TASK REQUIREMENTS
Beginning at the top of the data below, restate every line word for word until the line containing "Микшерный пульт SOUNDCRAFT Si Expression 1" has been included, and omit the pictures.

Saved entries
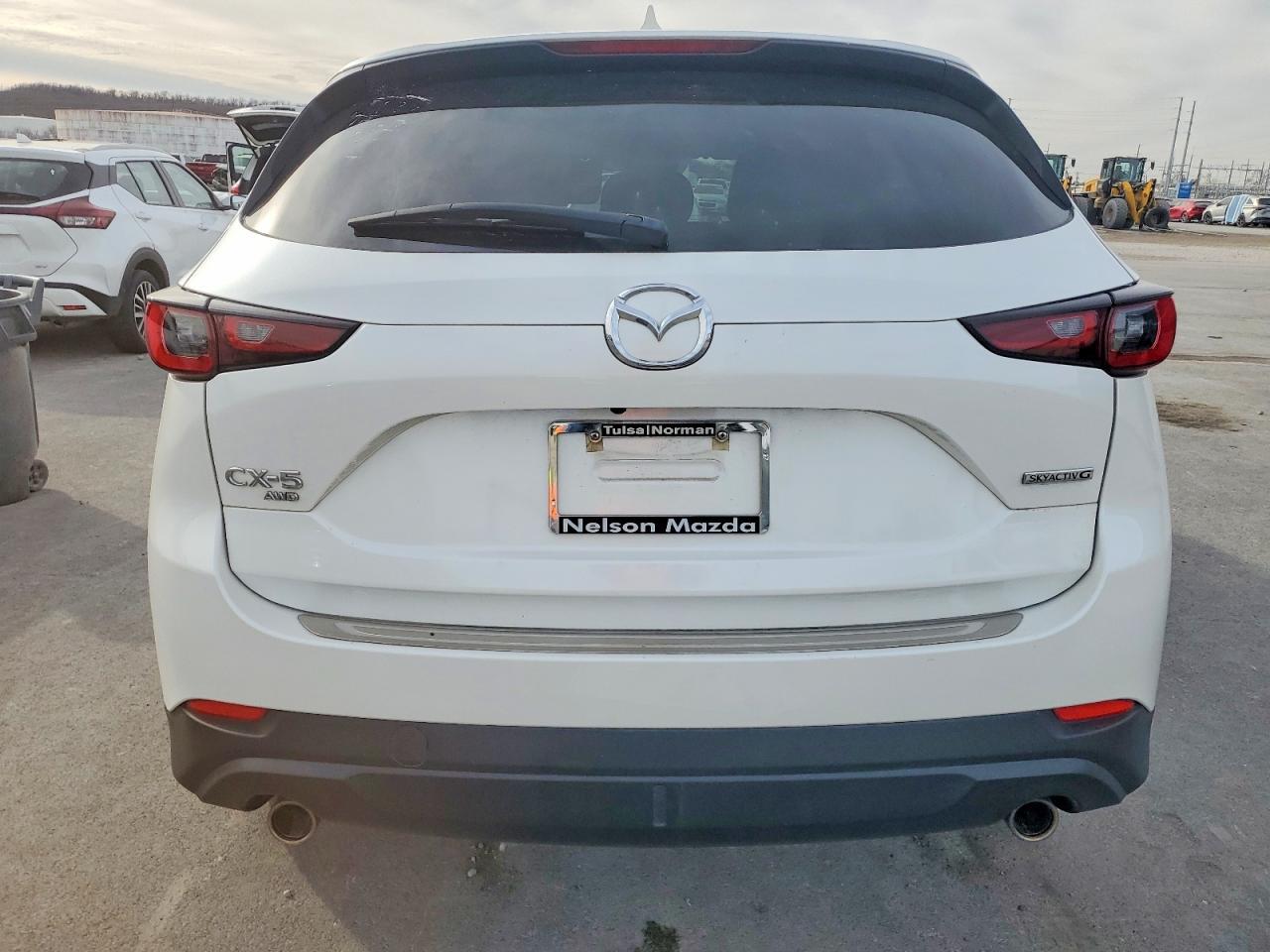 2022 MAZDA CX-5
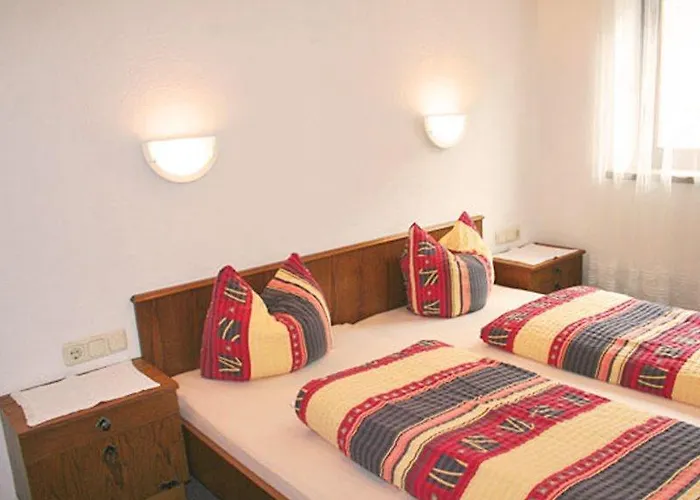 Haus Saskia 게스트하우스 4*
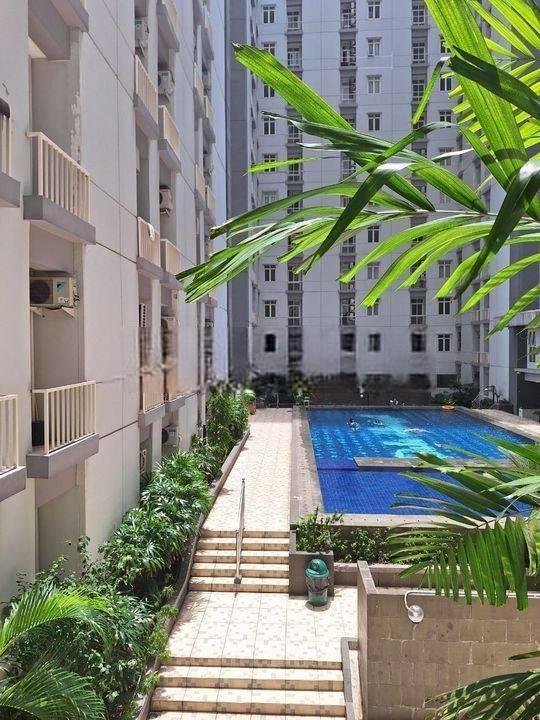 Dijual Jual Cepat Apartemen Bale Hinggil 2 BR Lantai Rendah Dekat UPN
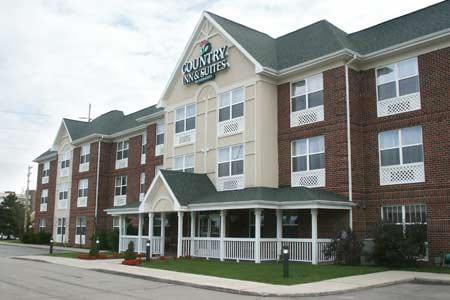 Country Inns and Suites Lansing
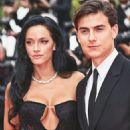 Oriana Sabatini and Paulo Dybala- Highest 2 Lowest Premiere - The 78th Cannes Film Festival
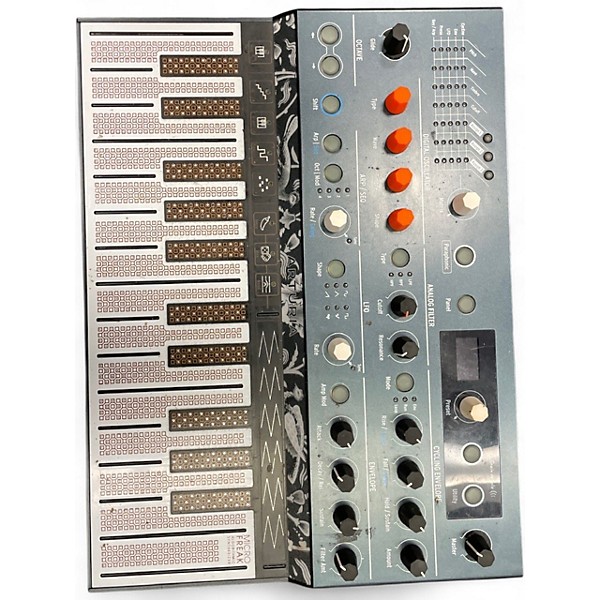 Used Arturia MicroFreak Synthesizer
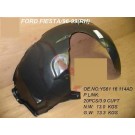 Front Wing Splashguard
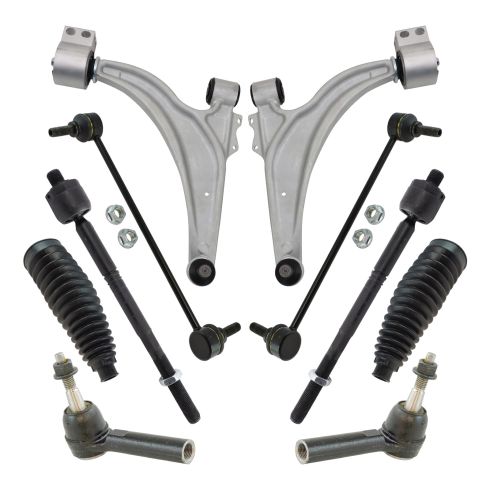 Steering & Suspension Kit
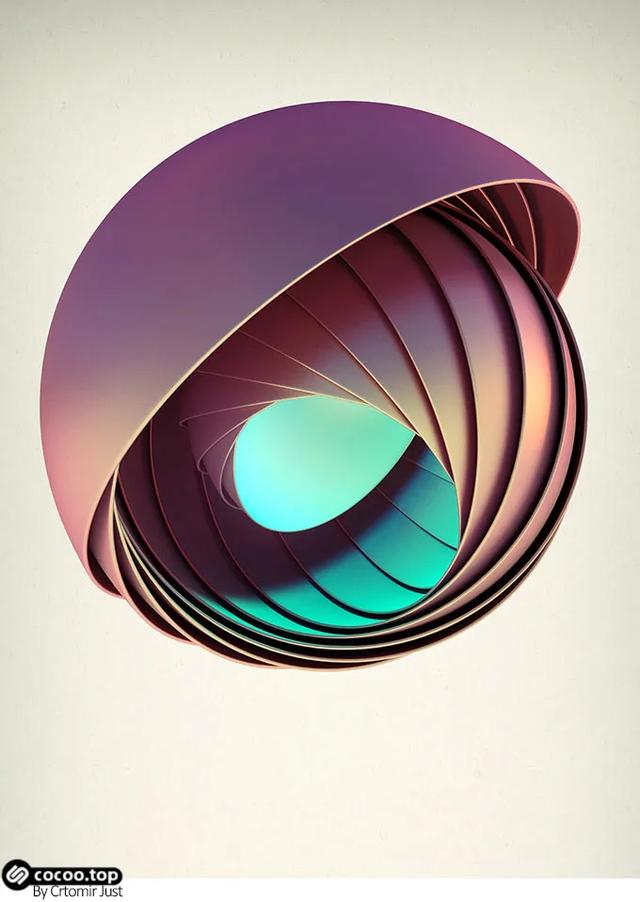 学配色详解对比色调搭配技巧③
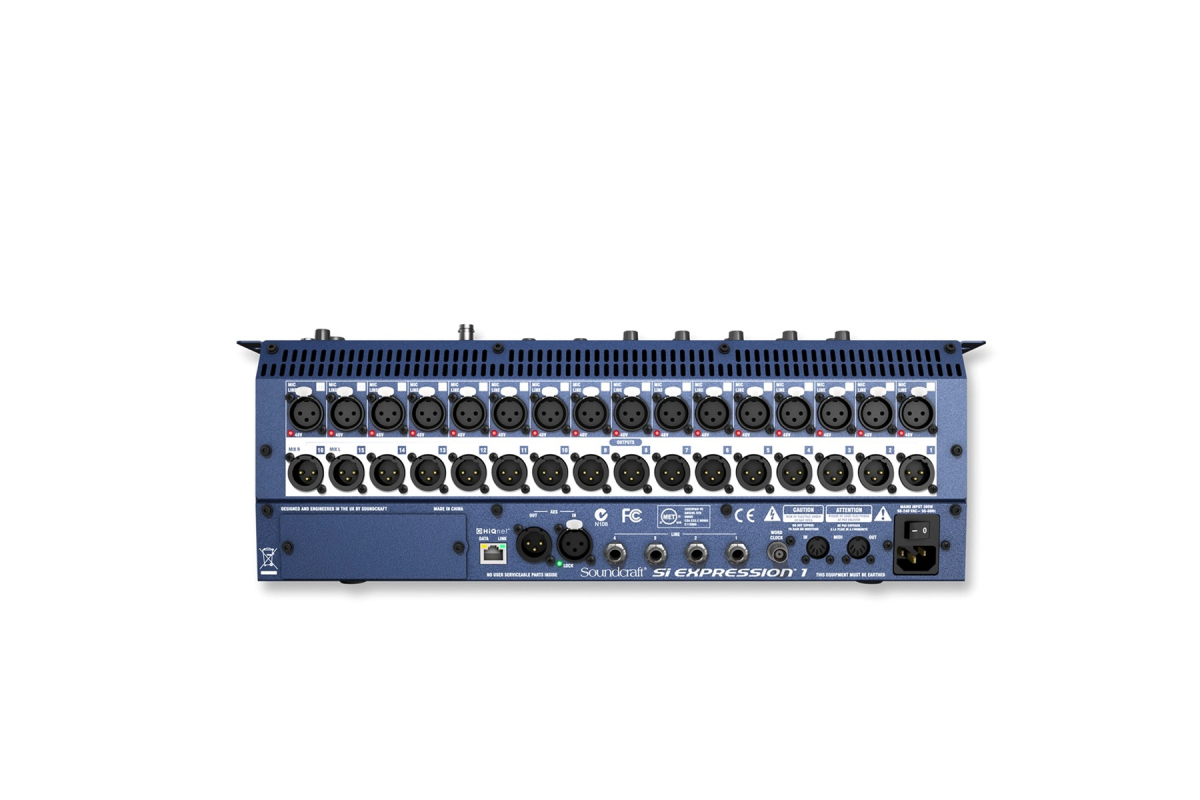 Микшерный пульт SOUNDCRAFT Si Expression 1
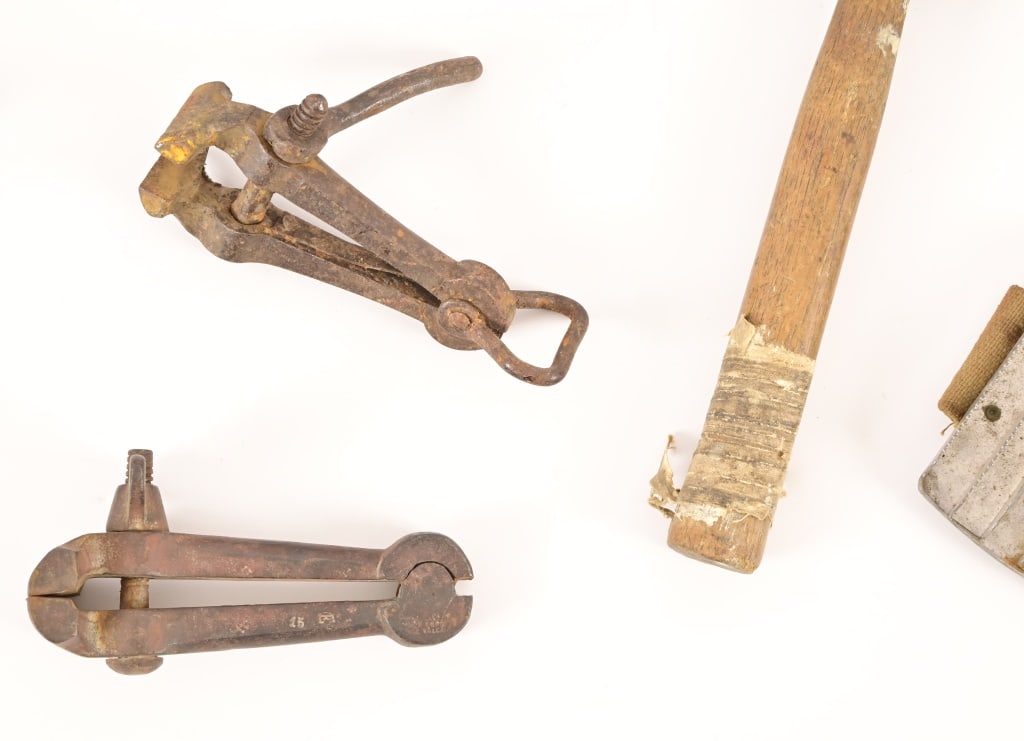 Bill Pickett's Collection Range Tools - 6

EXPECTED ANSWER
 2022 MAZDA CX-5
 Haus Saskia 게스트하우스 4*
 Dijual Jual Cepat Apartemen Bale Hinggil 2 BR Lantai Rendah Dekat UPN
 Country Inns and Suites Lansing
 Oriana Sabatini and Paulo Dybala- Highest 2 Lowest Premiere - The 78th Cannes Film Festival
 Used Arturia MicroFreak Synthesizer
 Front Wing Splashguard
 Steering & Suspension Kit
 学配色详解对比色调搭配技巧③
 Микшерный пульт SOUNDCRAFT Si Expression 1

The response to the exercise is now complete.